### Set of tasks
a - According to the scan-matching excerpt, what algorithm is used to find the shortest distance between points?
b - Check each statement against the scan-matching excerpt and answer yes or no, quoting the deciding words: (i) The subscript "target" marks a map point closest to a corner point. (ii) Feature points that can be extracted directly on the map are not used as target points. (iii) Equations (10)–(11) describe a probability density function and a score function.

### Source text

The subscript ‘key’, ‘target’ in (9) implies a corner of the scan points and a map point closest to a corner point. At this time, there is a data association problem in determining the map point ${\mathit{x}}_{target}$ corresponding to the corner point ${\mathit{x}}_{key}$. In this study, the shortest distance between points is obtained by using the k-Nearest Neighbor (KNN) algorithm. On the other hand, if feature points can be directly extracted on the map, these points serve as target points. In (10)–(11), probability density function and score function for the separated feature points are described.

$$p\left({\mathit{x}}_{key}\right)=\exp \left[-\frac{1}{2}{\left({\mathit{x}}_{key}-{\mathit{x}}_{target}\right)}^T{\Sigma }_{key}^{-1}\left({\mathit{x}}_{key}-{\mathit{x}}_{target}\right) \right]$$

(10)

### Data excerpt
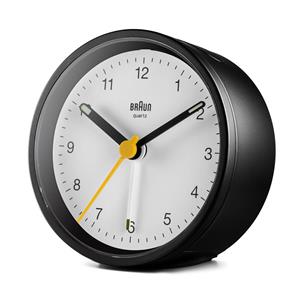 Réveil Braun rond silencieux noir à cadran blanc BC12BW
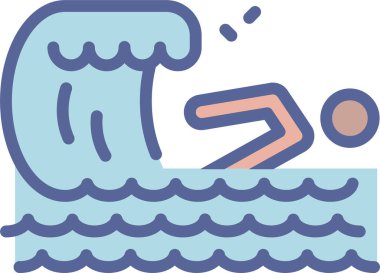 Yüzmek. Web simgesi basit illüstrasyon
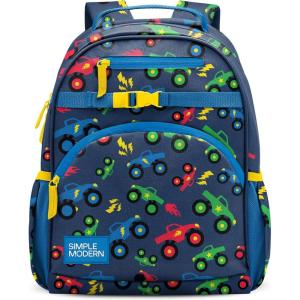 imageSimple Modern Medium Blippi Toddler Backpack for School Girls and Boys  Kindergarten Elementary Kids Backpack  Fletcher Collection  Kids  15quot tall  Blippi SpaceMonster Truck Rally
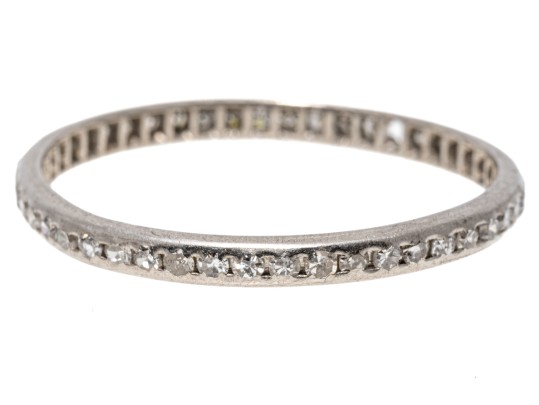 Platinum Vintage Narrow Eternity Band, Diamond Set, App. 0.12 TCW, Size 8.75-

### Numbered answers
a - The k-Nearest Neighbor (KNN) algorithm.

b -
(i) Yes: "a map point closest to a corner point"
(ii) No: "these points serve as target points"
(iii) Yes: "In (10)–(11), probability density function and score function for the separated feature points are described."